Наутро Лиза поднялась белее мела – следствие тревожного сна. Марта посетовала, но не выглядела чрезмерно озабоченной. Видимо, она не заметила истинной причины феномена, а Жоаким поостерегся делиться с ней своими опасениями.
Тем не менее, он поставил в известность о случившемся Уго. Человек без ушей в ответ скорчил выразительную и свирепую гримасу, означавшую, что он обеспечит впредь надежную охрану.
Вечером перед сном биолог слышал, как тот старательно повсюду позакрывал замки и стал прогуливаться по коридору. Ему почудилось также, что вдалеке раздалось злобное шипение разгневанных близнецов. В эту ночь Лиза спала спокойно.
Однако в последующие недели она заметно осунулась, лицо все больше и больше бледнело, а сама девочка буквально таяла на глазах. Провели обстоятельное медицинское обследование, но какой-либо болезни не обнаружили.
Как-то ночью Жоакима разбудила чья-то рука, настойчиво теребившая его за плечо. То был Уго, стоявший с лампой у постели. Приложив к губам палец, он знаком предложил ученому следовать за ним. Не говоря ни слова, тот повиновался.
Накинув впопыхах халат, он поплелся за Уго в апартаменты. Там человек без ушей, пройдя через большую дверь, поднялся по трем каменным ступенькам. Нажал на барельеф из дерева: тотчас же часть стены повернулась на оси, открыв вход в наклонно уходивший куда-то вниз коридор.

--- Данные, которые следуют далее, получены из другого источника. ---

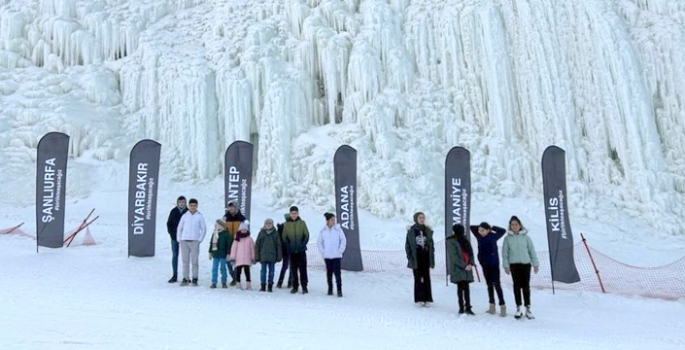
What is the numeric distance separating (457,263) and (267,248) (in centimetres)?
335

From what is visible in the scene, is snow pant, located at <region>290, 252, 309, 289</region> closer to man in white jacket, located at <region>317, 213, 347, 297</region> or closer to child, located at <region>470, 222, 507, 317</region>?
man in white jacket, located at <region>317, 213, 347, 297</region>

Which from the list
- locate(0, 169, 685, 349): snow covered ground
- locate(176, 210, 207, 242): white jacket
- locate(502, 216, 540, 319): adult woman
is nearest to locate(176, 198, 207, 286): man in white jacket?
Answer: locate(176, 210, 207, 242): white jacket

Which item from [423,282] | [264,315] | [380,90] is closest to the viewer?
[264,315]

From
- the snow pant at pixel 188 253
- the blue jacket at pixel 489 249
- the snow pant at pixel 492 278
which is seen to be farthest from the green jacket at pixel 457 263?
the snow pant at pixel 188 253

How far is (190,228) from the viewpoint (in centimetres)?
992

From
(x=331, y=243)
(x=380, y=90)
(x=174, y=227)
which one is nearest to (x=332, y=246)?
(x=331, y=243)

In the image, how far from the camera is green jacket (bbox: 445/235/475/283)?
8.67 m

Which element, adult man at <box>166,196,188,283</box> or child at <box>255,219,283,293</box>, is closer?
child at <box>255,219,283,293</box>

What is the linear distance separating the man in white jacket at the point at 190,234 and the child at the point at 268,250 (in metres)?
1.03

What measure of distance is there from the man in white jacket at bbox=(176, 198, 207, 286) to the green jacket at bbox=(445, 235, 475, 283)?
4340 millimetres

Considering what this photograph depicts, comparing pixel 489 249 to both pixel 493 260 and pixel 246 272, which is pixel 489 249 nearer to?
pixel 493 260

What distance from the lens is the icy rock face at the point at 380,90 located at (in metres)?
22.3

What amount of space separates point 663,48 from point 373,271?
1730 centimetres

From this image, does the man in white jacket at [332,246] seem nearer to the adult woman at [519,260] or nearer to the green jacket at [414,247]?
the green jacket at [414,247]
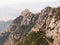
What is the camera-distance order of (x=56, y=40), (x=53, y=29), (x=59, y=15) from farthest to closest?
(x=59, y=15) < (x=53, y=29) < (x=56, y=40)

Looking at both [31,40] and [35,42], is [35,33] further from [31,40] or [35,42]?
[35,42]

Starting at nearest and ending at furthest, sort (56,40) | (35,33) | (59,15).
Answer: (56,40)
(59,15)
(35,33)

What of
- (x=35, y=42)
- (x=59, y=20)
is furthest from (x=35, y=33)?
(x=59, y=20)

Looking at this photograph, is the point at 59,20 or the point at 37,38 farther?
the point at 37,38

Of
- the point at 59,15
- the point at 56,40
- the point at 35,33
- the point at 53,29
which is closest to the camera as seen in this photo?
the point at 56,40

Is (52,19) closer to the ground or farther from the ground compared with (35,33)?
farther from the ground

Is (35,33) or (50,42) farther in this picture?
(35,33)

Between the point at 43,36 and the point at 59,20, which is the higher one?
the point at 59,20

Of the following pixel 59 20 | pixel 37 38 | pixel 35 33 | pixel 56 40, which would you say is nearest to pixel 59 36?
→ pixel 56 40

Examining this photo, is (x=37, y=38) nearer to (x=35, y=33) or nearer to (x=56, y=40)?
(x=35, y=33)
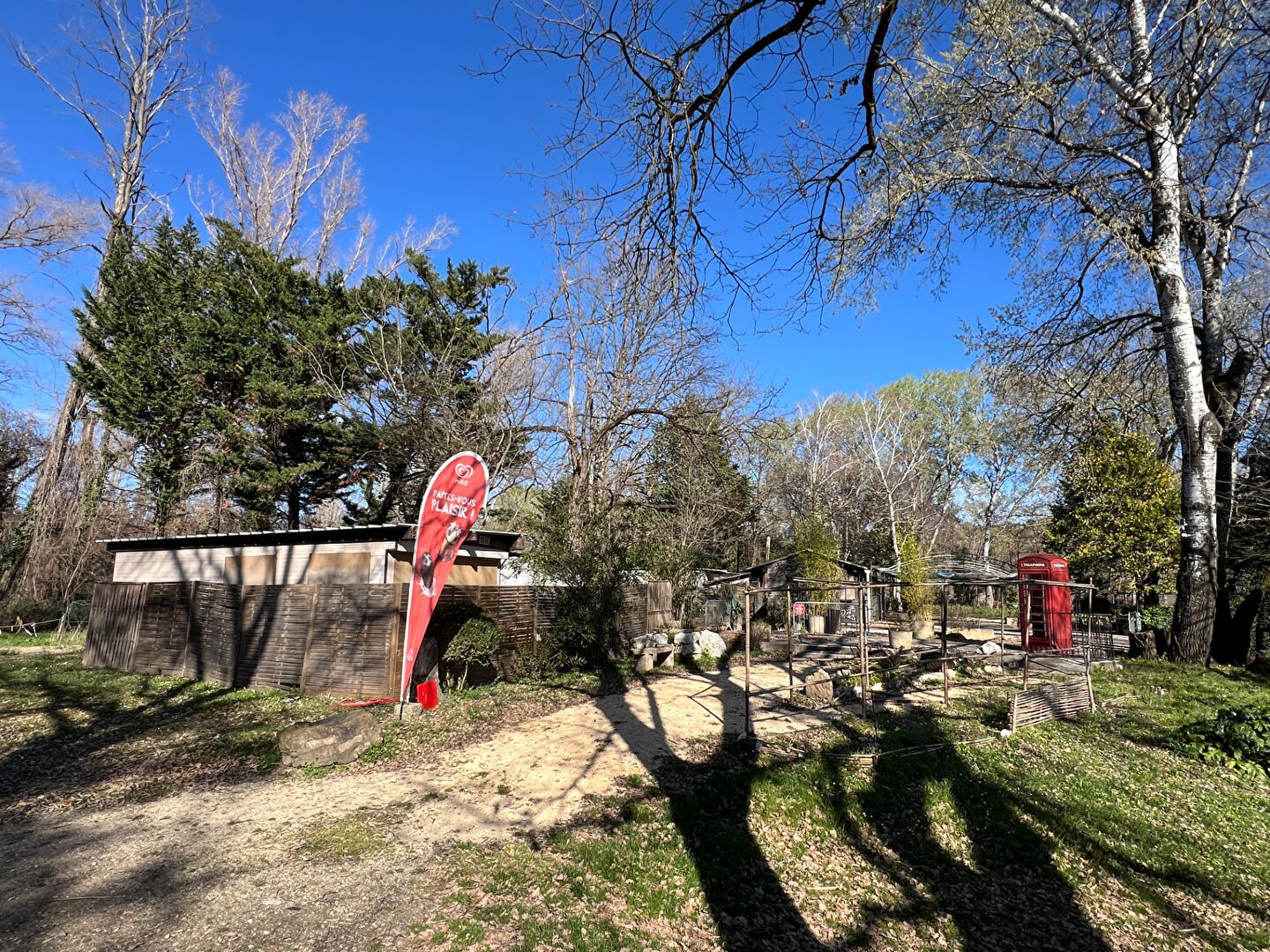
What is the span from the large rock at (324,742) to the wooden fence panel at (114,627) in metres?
8.10

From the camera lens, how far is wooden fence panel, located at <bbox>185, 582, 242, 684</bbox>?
37.6 ft

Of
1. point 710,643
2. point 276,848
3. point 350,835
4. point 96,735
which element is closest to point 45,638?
point 96,735

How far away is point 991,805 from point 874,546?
99.4ft

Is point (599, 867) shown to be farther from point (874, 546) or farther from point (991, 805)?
point (874, 546)

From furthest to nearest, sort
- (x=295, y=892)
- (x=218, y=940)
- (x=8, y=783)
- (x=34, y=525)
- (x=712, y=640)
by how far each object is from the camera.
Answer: (x=34, y=525) < (x=712, y=640) < (x=8, y=783) < (x=295, y=892) < (x=218, y=940)

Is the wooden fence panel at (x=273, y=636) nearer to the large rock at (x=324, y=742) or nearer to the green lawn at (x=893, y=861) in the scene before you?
the large rock at (x=324, y=742)

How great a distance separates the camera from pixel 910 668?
44.2 feet

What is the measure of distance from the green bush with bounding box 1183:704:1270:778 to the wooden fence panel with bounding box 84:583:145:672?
18.1 metres

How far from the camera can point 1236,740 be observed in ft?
28.1

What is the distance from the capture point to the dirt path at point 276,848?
13.1 feet

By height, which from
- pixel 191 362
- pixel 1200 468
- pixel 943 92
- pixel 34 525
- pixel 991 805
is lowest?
pixel 991 805

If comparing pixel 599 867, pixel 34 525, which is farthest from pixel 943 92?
pixel 34 525

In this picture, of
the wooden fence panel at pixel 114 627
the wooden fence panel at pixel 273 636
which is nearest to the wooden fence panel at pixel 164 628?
the wooden fence panel at pixel 114 627

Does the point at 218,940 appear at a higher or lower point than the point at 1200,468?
lower
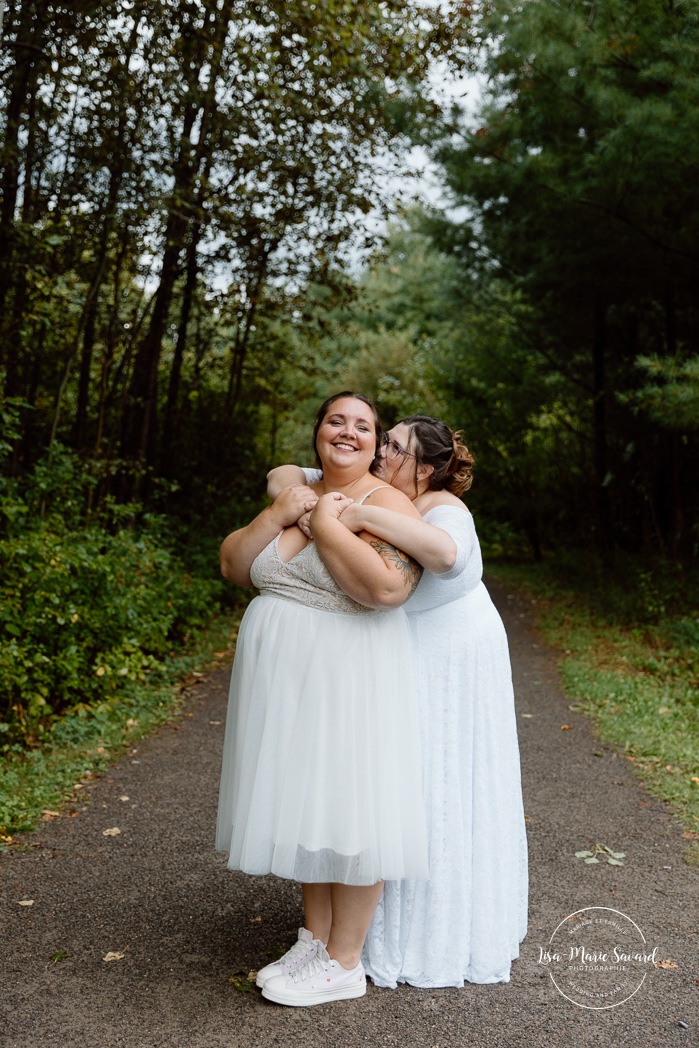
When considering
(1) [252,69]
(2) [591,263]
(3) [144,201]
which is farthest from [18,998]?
(2) [591,263]

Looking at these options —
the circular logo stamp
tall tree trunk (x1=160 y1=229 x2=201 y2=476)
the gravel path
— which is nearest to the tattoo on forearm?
the gravel path

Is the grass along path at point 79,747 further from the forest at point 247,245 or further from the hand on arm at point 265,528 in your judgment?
the hand on arm at point 265,528

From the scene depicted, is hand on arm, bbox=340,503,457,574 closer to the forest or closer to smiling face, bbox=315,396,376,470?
smiling face, bbox=315,396,376,470

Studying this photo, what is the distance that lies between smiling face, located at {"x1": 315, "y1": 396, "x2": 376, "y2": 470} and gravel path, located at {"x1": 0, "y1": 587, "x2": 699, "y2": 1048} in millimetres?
1792

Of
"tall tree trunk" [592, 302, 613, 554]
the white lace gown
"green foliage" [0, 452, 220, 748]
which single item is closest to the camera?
the white lace gown

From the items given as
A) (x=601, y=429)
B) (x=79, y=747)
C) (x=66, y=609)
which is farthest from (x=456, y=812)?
(x=601, y=429)

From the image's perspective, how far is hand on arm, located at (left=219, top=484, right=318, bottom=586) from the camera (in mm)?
2947

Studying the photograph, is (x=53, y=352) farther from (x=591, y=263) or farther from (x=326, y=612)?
(x=326, y=612)

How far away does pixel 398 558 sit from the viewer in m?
2.84

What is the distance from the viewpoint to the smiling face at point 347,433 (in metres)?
2.99

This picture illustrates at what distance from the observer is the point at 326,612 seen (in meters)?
2.91

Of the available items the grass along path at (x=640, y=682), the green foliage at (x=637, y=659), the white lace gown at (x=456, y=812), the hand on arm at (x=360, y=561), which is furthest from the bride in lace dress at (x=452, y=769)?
the green foliage at (x=637, y=659)

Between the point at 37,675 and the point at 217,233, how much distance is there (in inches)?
270

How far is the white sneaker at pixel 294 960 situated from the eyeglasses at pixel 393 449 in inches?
64.6
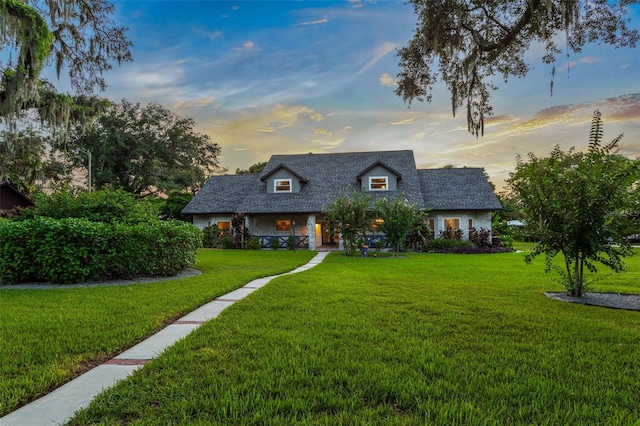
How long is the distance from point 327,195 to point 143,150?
19996 mm

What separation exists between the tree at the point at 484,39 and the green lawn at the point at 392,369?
3866 mm

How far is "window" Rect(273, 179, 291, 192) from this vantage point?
939 inches

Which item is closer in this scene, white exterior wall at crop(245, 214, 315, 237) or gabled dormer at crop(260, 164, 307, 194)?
white exterior wall at crop(245, 214, 315, 237)

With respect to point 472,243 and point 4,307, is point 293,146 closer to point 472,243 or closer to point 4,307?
point 472,243

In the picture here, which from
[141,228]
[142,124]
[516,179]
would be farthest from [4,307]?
[142,124]

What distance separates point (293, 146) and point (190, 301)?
24.1m

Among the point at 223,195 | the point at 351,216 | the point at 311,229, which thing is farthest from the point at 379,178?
the point at 223,195

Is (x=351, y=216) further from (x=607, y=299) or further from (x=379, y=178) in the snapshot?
(x=607, y=299)

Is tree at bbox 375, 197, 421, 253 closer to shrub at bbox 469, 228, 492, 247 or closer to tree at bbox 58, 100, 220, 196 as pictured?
shrub at bbox 469, 228, 492, 247

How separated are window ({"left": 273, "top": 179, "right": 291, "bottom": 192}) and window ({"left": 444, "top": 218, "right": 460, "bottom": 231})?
1021 cm

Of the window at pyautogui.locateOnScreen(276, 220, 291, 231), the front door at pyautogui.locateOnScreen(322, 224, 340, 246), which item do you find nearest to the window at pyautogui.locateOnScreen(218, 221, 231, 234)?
the window at pyautogui.locateOnScreen(276, 220, 291, 231)

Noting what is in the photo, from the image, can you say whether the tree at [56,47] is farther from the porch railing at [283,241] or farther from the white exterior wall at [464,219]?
the white exterior wall at [464,219]

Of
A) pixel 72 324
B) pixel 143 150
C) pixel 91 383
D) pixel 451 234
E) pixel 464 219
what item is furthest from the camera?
pixel 143 150

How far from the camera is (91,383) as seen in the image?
302 centimetres
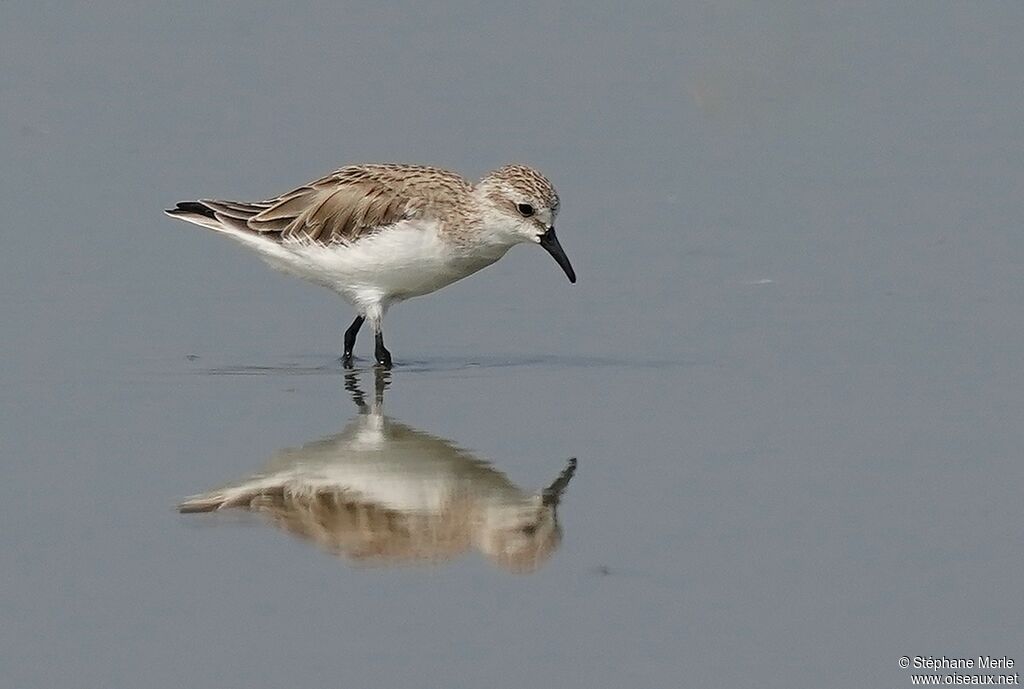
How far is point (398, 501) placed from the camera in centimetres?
824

Оба они втянулись в него и в конце концов очутились в сумрачной комнатушке. Уго ещё раз приложил палец к губам и погасил лампу. Молча отдернул портьеру.
Открылось громадное стекло. Оно было прозрачно только с одной стороны, поскольку сквозь него Жоаким увидел детскую, где обитали близнецы, а там, помнилось ему, на этом месте – над камином – возвышалось монументальное зеркало. И тут биолог стал свидетелем крайне странного спектакля.
Шесть близняшек стояли, взявшись за руки, посредине залитой лунным светом комнаты. Было прекрасно видно, что их губы беззвучно шевелятся в каком-то заклинании.
Уго приоткрыл небольшую ставенку, и до них донеслись монотонные причитания девчонок:
– Ты сдохнешь, чужая. Ты сдохнешь, чужая...
Жоаким почувствовал, как у него на лбу выступает холодный пот. Так вот откуда проистекало зло. Близнецы питали смертельную ненависть к той, которую разлучили с ними. Наделенные сверхъестественными способностями, они убивали её на расстоянии – медленно, но верно.
Сцена тем более казалась плодом расстроенного воображения, что за то время, пока биолог их не видел, они существенно подросли. Сейчас эта шестерка выглядела года на два постарше, чем Лиза, которую они называли "чужой".
Следовало обязательно что-то предпринять.
* * *
У Жоакима состоялся тягостный разговор с Мартой. Отказываясь пожертвовать детьми, имевшими то же лицо, что и её бесценная дочь, она все же согласилась с предложением ввести им всем по очереди сыворотку, столь благотворно подействовавшую на первого, подвергшегося этой прививке, ребенка.
В этом случае она получила бы семерых нормальных девочек, одна из которых была бы немного моложе остальных. Но тогда она вновь оказалась бы в положении, при котором была бы обязана полюбить их всех без исключения. Но, как уже однажды напоминал ей Жоаким, в прежней жизни у неё был всего один ребенок. И это уже отмечавшееся ранее, до появления Лизы, дробление материнского чувства несло в себе риск – опять дезориентировать её эмоциональную сферу, а, может, и затронуть рассудок.
Молодая женщина заверяла, что чувствует в себе достаточно сил, чтобы вынести тяготы такой ситуации. Она привыкнет к ним, заявляла Марта, наделив семь копий своей дочери семью различными именами, вот и вся недолга.
Но, как вскоре выяснилось, для проведения в жизнь даже такого, весьма сомнительного решения, было уже слишком поздно.